Upfront Bevacizumab and Temozolomide or Fotemustine before Radiotherapy for Patients with Glioblastoma and Severe Neurological Impairment at Diagnosis

Unresectable glioblastomas with severe neurological impairment at diagnosis have a poor prognosis. The conventional approach using a temozolomide-based chemoradiotherapy has limited efficiency on patients in the RTOG RPA V–VI classes. The activity of the antiangiogenic monoclonal antibody bevacizumab is well defined in recurrent glioblastoma, despite the fact that its impact on survival is not yet established. We wondered if neoadjuvant bevacizumab, used as upfront treatment in combination with a cytotoxic agent, was tolerable and active on neurological signs in patients with severe alteration of the neurological status due to the tumor being located in functional areas. Eight patients received intravenous bevacizumab, 10 mg/kg every 2 weeks, and either oral temozolomide (150–200 mg/m2/day for 5 days every 4 weeks) or intravenous fotemustine (80 mg/m2 every 2 weeks).
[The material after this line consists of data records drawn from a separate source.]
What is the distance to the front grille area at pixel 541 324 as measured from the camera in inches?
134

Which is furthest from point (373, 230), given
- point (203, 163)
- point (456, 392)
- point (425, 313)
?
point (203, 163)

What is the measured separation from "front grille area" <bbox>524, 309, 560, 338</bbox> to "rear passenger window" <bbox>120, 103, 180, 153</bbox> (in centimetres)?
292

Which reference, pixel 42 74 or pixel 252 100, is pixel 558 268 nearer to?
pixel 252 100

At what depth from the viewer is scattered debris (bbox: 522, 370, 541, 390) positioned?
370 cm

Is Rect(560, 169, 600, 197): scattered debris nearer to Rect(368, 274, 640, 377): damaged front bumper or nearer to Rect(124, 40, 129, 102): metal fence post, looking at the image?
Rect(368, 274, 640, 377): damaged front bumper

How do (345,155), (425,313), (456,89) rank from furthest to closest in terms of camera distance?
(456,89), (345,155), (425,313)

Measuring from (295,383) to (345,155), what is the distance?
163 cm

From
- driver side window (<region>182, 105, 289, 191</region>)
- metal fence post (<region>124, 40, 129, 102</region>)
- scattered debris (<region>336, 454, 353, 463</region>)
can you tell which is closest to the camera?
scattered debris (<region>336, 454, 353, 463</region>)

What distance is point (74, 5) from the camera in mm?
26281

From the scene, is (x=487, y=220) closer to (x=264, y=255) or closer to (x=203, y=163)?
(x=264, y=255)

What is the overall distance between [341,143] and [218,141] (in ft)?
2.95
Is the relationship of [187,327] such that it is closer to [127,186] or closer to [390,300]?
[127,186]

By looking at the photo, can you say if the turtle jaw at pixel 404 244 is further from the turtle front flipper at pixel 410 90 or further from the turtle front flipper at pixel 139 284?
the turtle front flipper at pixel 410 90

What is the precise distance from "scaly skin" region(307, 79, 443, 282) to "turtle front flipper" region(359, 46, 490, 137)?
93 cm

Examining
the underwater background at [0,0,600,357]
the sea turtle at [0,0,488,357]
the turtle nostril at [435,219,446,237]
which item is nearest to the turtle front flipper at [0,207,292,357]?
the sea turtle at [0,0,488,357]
After an average of 5 cycles of bevacizumab, a clinical improvement of neurological functions was recorded in 8/8 patients who could then receive radiotherapy at a conventional dose (60 Gy in 30 fractions) with continuation of bevacizumab and the cytotoxic agent. Four out of the 8 patients benefited from a durable stabilization and experienced an unusually long survival in such a bad situation at diagnosis. In conclusion, neoadjuvant bevacizumab with chemotherapy appears to be feasible and efficient in a category of patients from the RTOG RPA V–VI classes, by allowing the completion of full-dose radiotherapy. A clinical trial is planned to confirm these retrospective observations.